Coalmine manager disregarded safety, causes death of four workers
Posted: March 31, 2014
Posted in: Employer Negligence Workplace Injuries
Following the deaths of four men in a coalmine accident, the manager responsible has been accused of completely disregarding their safety. It was heard at Swansea Crown Court that the mine manager, Malcolm Fyfield, had been warned several times about the potential flooding of Gleison drift mine, but chose to take no action. Four men lost their lives in the accident in 2011, three other workers survived, including the manager Mr Fyfield.
It was heard that around 650,000 gallons of water swept through a sealed-off area of the mine, known by the workers as “the Old Central Workings” after explosives were used there. Three men managed to escape the flood, including Mr Fyfield who crawled through the sludge to free himself, but four were killed.
“Risks he took can only be described staggering”

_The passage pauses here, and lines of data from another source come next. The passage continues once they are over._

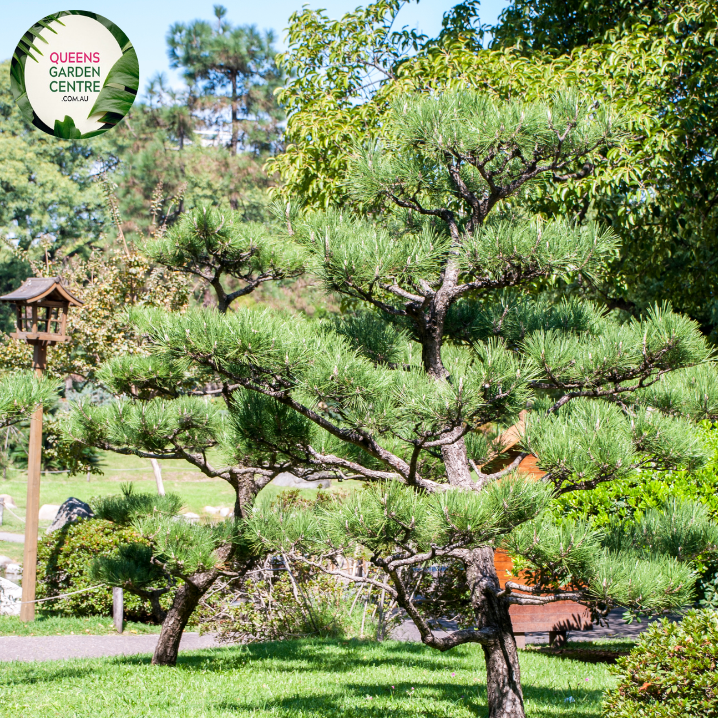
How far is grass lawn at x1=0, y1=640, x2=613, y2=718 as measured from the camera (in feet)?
13.8

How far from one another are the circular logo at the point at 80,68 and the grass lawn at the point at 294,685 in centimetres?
529

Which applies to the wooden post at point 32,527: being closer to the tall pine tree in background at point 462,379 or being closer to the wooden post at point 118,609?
the wooden post at point 118,609

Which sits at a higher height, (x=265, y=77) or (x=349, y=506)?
(x=265, y=77)

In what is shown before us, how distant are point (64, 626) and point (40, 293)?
3.77 m

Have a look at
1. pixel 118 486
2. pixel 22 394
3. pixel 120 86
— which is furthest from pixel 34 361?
pixel 118 486

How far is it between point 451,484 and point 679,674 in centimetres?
133

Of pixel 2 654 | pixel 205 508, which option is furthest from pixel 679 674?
pixel 205 508

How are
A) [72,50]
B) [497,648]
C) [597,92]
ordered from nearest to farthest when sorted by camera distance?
[497,648] < [597,92] < [72,50]

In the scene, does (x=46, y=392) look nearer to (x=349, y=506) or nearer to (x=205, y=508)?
(x=349, y=506)

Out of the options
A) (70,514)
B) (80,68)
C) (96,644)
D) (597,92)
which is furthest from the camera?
(70,514)

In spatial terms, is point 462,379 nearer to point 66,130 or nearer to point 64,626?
point 64,626

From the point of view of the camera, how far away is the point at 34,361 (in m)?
8.30

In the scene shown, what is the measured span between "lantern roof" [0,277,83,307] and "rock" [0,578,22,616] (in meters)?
3.58

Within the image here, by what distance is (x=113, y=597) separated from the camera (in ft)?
26.8
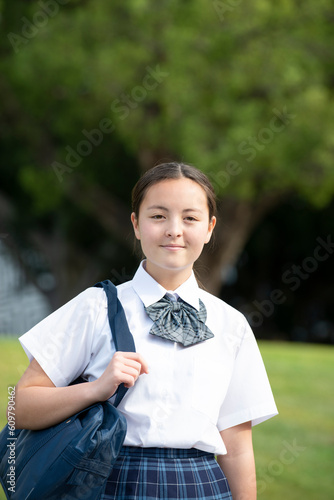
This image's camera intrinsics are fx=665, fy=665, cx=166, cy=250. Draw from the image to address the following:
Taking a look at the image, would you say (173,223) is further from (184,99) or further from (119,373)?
(184,99)

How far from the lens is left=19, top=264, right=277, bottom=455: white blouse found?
54.0 inches

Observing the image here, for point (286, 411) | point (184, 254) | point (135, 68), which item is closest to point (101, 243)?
point (135, 68)

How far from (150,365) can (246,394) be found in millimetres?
260

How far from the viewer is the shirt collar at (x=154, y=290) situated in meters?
1.48

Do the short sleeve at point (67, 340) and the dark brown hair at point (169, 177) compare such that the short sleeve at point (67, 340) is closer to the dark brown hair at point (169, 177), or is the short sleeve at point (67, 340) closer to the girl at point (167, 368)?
the girl at point (167, 368)

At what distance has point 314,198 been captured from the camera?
916 cm

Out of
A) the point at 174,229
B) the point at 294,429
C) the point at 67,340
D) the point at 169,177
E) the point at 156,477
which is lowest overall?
the point at 156,477

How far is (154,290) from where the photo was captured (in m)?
1.49

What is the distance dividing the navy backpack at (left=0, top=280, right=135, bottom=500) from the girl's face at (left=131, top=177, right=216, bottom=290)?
0.31 metres

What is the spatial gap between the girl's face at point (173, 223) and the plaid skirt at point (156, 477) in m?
0.40

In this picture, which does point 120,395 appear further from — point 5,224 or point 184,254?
point 5,224

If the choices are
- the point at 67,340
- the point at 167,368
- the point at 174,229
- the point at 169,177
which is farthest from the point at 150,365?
the point at 169,177

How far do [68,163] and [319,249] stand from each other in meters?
6.08

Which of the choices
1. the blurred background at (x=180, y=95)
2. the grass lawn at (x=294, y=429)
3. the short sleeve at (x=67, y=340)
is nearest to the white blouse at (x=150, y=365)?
the short sleeve at (x=67, y=340)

The men killed were: David Powell (50), Charles Breslin (62), Philip Hill (44) and Garry Jenkins (39). Mr Fyfield and the owners of the mine deny manslaughter charges. Prosecutor Gregg Taylor QC said: “Malcolm Fyfield [showed] a disregard for the safety of his workers. The risks he took can only be described as staggering.”
The court heard that Mr Fyfield did not believe there to be any danger in the existence of underground water. Mr Taylor, however, argued that it was his responsibility to follow the safety procedures and regulations of the mine.
The trial is due to end before July.